╭─ Document text

As noted in the previous screen, risk consists of two components - the probability that a negative or harmful event will occur and the cost - the amount of loss or expense that will result from the event. On the surface the assessment of these two factors leads to a yes/no result, do I accept the risk or not? Do I keep driving in the fog or do I get off the road? In reality, the result is usually far more complex. As we saw in the previous screen, there were a multitude of options to be considered from fog lights to insurance. You could take advantage of every option available in a quest to reduce the probability of harm occurring to zero, but you will likely run up against two constraints: You can never eliminate risk completely and your resources are limited. You can pull off the road when there is fog, but now you have created the risk of being hit from behind by another car or you run the risk of being late to your appointment. You can purchase more insurance to eliminate the possibility of a monetary loss if you keep driving, but try pricing an insurance policy with no deductibles with coverage in the tens of millions of dollars. The cost of such protection is prohibitive. The reality is that you need to prioritize your risk options, in effect you need to quantify the risk as accurately as possible in order to make a reasonable choice.

The prioritization of risk is achieved through a series of questions:

1. How important is the asset (i.e. how much does the car cost)?
2. How vulnerable is the asset to a negative event (i.e. if I rear end the car in front of me, how well will the car survive the crash)?
3. How likely is it that someone would try to exploit the vulnerabilities (i.e. how good are my driving skills in fog)?
4. What controls do we have in place to protect the asset from these vulnerabilities (i.e. do I have fog lights)?
5. If the controls do not provide sufficient protection, what additional controls can we employee to reduce the risk to an acceptable level (if I still can't see well enough with the fog lights on, what else can I do to avoid an accident)?

Historically, information security officers, disaster recovery coordinators and others who needed to make operational risk decisions in the workplace found the answers to these types of questions by referring to prior experience and subjective reasoning. If you worked long enough in information security, you would get a good "feel" for the risks and exposures and your experience would guide your decisions. But try telling the CEO that you want funding for an expensive project that will improve controls and the justification for the request is based on your "gut feeling" and prior experience. No wonder many senior executives view information security as over blown and inscrutable. Until information security can develop tools to objectively identify and measure risk, we will have little credibility with management in explaining the risk options.

 The solution lies in adopting an approach similar to that used in the credit, market, and liquidity risk communities. Essentially, they define risk as: Risk = Criticality * Probability. This formula represents the product of the financial impact from an adverse event occurring (how critical is the product or, if it was lost, what would be its cost or impact to the business) and the probability or likelihood of the event occurring. As the chart demonstrates, the greater the criticality or the greater the probability of a loss, the greater the level of risk.

╰─

Problems to solve:
• A. In the passage on risk, rewrite the paragraph that begins "Historically, information security officers" as a short bulleted list that keeps its main facts.
• B. Say whether each statement agrees with the passage on risk, answering yes or no and quoting the deciding words.
(i) Risk is made up of the probability of a harmful event and the cost that results from it.
(ii) Risk can be removed completely if enough options are used.
(iii) Insurance with no deductibles and coverage in the tens of millions of dollars is affordable.
• C. Sum up the passage on risk in three sentences.

╭─ Records shown

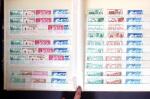 1892-1949 Old-time collection in 8 stock books & miscelleanous,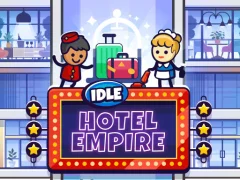 Juego Idle Hotel Empire en línea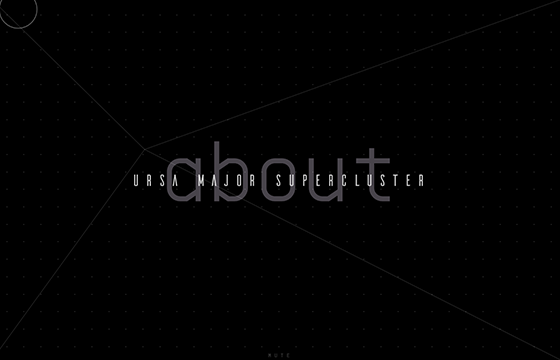 Ursa Major Supercluster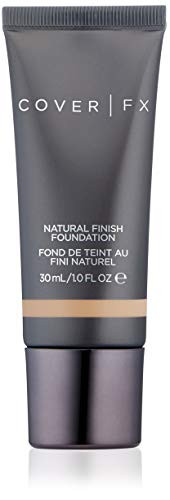COVER FX Natural Finish Foundation - G60- 1 Fl Oz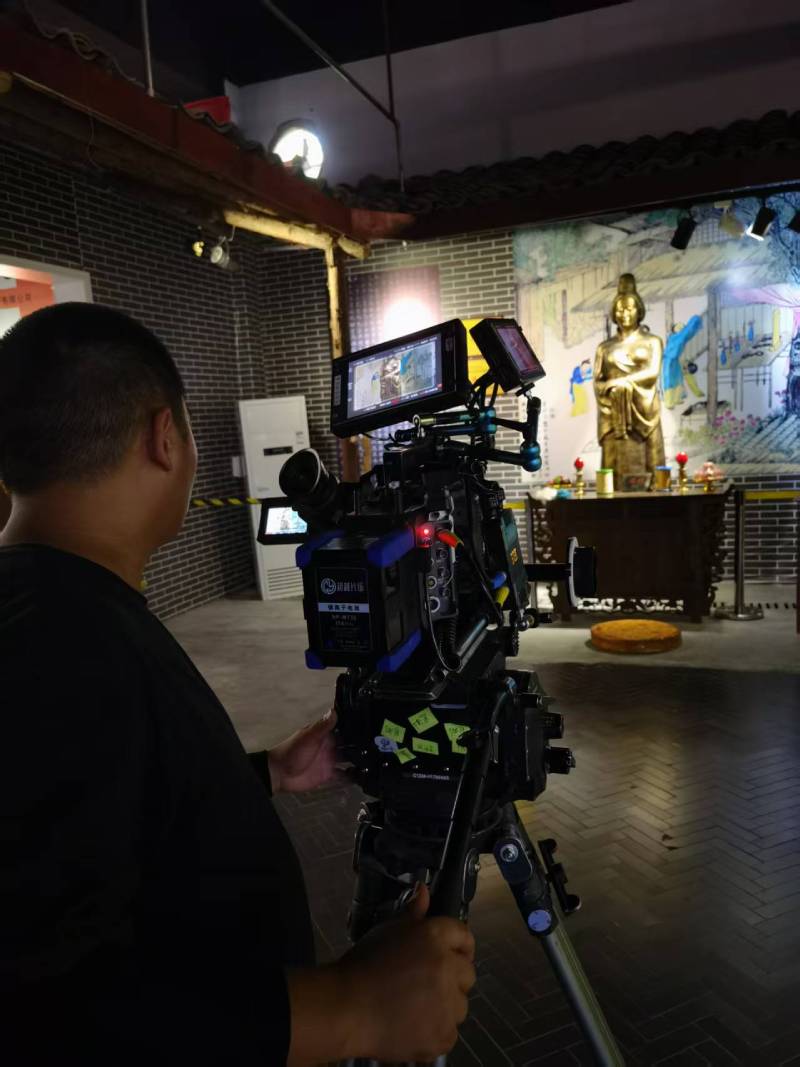 场景赋能，沉浸体验——莱阳市TVC与广告片拍摄制作的场景化探索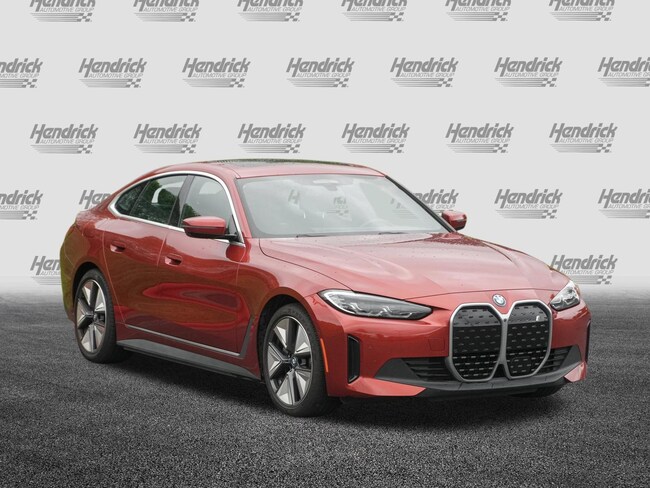 2023 BMW i4 eDrive40 Gran Coupe Sedan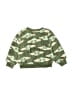 Star Wars 100% Polyester Camo Green Pullover Sweater Size 3-6 mo - photo 2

╰─

Numbered answers:
• A.
- In the past, information security officers, disaster recovery coordinators and others making operational risk decisions relied on prior experience and subjective reasoning.
- Long experience in information security gave people a "feel" for risks and exposures that guided their decisions.
- Asking the CEO to fund an expensive controls project on the basis of "gut feeling" and prior experience is hard to justify.
- Because of this, many senior executives see information security as overblown and inscrutable.
- Information security will have little credibility with management until it develops tools to objectively identify and measure risk.

• B.
(i) Yes: "risk consists of two components - the probability that a negative or harmful event will occur and the cost - the amount of loss or expense that will result from the event."
(ii) No: "You can never eliminate risk completely and your resources are limited."
(iii) No: "The cost of such protection is prohibitive."

• C. Risk combines the probability of a harmful event with its cost, and because risk can never be eliminated completely and resources are limited, risk options have to be prioritized by quantifying risk as accurately as possible. Prioritizing is done through a series of questions about how important and how vulnerable an asset is, how likely an exploit is, what controls are in place, and what further controls could bring risk to an acceptable level. Since decisions based on experience and "gut feeling" carry little credibility with management, the passage proposes the approach of the credit, market, and liquidity risk communities, which define risk as Criticality * Probability.